§ **REQUIRED ACTION**
Go through the listing below and list every line with "granti".

§ **RECORDS FOR THE EXERCISE**
--------------------------------------------------

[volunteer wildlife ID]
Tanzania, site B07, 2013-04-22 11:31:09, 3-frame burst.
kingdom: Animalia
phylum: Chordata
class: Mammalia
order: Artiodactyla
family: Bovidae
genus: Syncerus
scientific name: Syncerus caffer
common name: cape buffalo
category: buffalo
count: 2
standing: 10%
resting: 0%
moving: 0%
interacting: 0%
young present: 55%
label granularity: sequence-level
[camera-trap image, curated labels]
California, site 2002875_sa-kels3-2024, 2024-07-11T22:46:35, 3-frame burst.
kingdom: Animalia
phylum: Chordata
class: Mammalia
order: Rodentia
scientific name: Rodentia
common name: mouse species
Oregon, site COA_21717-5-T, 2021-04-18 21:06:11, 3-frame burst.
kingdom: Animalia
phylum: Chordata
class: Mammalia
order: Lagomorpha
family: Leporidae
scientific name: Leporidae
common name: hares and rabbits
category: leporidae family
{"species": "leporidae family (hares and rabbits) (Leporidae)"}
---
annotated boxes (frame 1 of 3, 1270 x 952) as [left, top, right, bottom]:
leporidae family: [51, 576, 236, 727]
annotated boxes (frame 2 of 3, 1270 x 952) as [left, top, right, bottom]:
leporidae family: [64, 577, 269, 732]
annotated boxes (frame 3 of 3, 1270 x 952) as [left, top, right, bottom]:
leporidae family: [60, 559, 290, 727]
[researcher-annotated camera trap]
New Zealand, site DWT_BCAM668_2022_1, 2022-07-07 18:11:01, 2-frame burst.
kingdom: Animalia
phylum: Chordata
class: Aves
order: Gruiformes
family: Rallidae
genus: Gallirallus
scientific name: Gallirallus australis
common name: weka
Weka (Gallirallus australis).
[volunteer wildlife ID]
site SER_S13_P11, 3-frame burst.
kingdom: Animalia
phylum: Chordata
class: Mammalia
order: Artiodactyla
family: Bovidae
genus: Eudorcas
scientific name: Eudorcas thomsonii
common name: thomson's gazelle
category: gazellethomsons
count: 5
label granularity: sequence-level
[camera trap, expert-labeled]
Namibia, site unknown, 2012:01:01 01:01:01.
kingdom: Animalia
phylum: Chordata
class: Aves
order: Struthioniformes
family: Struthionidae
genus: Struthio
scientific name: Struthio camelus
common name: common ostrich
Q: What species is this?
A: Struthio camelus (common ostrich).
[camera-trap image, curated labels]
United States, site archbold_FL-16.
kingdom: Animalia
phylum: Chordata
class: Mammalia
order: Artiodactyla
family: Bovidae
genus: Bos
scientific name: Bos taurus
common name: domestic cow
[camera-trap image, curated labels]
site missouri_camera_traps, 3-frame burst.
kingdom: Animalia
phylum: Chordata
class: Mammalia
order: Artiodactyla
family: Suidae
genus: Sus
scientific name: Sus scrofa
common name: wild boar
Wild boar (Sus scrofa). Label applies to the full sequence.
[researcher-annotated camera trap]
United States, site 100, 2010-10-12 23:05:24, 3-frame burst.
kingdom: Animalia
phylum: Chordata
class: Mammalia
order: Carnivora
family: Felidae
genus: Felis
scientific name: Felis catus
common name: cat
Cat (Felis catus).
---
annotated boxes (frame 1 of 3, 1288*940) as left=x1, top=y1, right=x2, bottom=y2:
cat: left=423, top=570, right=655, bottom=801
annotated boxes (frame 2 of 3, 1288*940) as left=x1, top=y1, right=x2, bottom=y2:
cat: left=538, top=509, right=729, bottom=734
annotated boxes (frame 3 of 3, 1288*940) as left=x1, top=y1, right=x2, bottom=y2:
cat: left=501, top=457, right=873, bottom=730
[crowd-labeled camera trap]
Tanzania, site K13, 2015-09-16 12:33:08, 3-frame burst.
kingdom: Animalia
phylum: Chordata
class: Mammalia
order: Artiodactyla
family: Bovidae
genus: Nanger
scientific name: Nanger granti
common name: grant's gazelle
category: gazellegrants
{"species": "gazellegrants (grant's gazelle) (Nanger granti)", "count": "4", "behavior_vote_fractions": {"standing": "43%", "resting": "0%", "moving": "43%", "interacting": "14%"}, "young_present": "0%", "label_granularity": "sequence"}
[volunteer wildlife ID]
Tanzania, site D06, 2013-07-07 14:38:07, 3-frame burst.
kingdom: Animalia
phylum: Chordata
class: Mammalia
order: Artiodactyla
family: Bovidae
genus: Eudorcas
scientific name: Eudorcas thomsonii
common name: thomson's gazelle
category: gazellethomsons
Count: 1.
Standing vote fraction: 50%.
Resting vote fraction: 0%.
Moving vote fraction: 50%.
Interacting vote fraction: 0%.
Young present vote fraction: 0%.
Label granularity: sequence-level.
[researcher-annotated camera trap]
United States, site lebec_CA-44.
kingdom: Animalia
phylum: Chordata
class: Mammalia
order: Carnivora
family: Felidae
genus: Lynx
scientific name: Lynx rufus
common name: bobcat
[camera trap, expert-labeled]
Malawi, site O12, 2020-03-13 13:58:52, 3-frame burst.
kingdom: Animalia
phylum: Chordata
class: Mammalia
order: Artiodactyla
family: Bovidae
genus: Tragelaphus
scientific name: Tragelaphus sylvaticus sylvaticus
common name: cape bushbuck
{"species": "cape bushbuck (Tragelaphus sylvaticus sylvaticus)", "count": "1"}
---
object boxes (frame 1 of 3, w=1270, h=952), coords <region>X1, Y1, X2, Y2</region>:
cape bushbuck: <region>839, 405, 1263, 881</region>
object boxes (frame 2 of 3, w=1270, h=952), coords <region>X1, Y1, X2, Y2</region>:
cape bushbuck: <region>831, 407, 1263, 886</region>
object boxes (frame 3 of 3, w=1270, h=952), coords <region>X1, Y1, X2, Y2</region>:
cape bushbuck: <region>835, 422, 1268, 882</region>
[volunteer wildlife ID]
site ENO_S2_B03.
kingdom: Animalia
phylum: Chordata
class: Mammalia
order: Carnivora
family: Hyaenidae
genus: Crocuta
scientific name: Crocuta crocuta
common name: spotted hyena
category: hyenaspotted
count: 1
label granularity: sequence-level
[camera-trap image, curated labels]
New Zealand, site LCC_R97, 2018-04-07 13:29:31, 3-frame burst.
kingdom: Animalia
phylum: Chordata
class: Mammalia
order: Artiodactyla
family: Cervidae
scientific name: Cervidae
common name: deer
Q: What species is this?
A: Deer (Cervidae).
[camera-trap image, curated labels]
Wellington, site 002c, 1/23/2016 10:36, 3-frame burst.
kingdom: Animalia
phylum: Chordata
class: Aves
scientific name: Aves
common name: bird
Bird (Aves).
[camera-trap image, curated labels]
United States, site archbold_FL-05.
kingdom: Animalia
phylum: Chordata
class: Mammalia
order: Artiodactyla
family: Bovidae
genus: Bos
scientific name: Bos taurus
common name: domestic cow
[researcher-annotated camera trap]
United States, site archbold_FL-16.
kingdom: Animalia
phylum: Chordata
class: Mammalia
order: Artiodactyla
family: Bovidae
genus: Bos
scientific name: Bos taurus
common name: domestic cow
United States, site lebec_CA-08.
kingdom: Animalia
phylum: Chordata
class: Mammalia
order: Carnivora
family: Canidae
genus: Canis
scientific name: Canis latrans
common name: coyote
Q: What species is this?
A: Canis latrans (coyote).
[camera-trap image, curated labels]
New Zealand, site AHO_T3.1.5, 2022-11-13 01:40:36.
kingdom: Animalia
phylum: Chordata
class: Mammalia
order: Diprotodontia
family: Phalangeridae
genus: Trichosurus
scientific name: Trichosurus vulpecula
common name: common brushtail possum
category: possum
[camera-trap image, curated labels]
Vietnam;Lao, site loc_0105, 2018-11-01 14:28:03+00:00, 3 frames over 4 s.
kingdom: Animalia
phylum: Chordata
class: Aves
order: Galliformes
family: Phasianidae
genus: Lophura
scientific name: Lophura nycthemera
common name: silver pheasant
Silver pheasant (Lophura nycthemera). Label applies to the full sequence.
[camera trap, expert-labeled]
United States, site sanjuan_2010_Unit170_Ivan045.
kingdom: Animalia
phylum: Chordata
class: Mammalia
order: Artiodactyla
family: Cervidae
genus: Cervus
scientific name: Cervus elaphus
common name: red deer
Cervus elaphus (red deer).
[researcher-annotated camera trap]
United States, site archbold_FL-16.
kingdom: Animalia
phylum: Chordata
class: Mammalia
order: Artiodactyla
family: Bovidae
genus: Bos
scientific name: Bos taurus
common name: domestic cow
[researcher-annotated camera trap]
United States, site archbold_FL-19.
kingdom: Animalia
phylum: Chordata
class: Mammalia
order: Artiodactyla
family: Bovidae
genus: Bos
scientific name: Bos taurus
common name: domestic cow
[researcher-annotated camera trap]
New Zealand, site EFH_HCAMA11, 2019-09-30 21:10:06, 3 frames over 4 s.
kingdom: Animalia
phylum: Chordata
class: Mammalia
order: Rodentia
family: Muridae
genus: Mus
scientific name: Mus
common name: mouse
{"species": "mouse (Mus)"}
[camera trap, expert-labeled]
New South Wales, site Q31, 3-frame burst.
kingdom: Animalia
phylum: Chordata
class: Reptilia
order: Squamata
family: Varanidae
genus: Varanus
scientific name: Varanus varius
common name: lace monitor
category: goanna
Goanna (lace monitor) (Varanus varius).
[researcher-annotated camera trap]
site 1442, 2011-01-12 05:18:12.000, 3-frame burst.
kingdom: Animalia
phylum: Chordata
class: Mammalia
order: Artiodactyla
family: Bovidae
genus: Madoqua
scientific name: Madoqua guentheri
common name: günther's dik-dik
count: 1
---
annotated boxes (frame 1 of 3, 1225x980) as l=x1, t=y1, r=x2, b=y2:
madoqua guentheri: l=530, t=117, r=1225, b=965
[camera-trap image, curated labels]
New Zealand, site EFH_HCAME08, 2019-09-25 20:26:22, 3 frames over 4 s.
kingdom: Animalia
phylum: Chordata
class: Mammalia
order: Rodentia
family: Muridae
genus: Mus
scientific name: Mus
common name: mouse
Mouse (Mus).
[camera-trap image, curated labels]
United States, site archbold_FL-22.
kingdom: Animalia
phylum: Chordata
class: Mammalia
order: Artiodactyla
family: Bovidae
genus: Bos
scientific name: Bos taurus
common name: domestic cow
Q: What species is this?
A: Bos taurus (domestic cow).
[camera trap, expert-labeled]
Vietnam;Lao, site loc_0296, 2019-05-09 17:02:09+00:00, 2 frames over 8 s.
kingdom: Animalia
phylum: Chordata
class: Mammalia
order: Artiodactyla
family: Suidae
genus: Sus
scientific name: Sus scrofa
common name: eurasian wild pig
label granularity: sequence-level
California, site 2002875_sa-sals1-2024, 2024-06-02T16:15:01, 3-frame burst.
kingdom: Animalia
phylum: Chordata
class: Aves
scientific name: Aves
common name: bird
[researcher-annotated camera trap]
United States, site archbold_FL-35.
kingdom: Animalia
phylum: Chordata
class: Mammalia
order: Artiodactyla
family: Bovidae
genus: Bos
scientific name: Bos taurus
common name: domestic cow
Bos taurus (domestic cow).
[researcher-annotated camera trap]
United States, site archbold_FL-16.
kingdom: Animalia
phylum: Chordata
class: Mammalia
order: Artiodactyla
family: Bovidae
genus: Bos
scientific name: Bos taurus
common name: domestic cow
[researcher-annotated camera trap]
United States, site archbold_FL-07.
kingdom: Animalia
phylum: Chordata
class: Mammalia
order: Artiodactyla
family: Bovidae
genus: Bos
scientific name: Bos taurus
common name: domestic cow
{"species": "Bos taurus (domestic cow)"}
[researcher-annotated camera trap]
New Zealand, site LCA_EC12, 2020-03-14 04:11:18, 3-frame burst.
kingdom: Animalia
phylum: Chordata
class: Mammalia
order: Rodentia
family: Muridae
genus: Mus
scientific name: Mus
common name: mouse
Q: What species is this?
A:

--------------------------------------------------

§ **YOUR SOLUTION**
scientific name: Nanger granti
{"species": "gazellegrants (grant's gazelle) (Nanger granti)", "count": "4", "behavior_vote_fractions": {"standing": "43%", "resting": "0%", "moving": "43%", "interacting": "14%"}, "young_present": "0%", "label_granularity": "sequence"}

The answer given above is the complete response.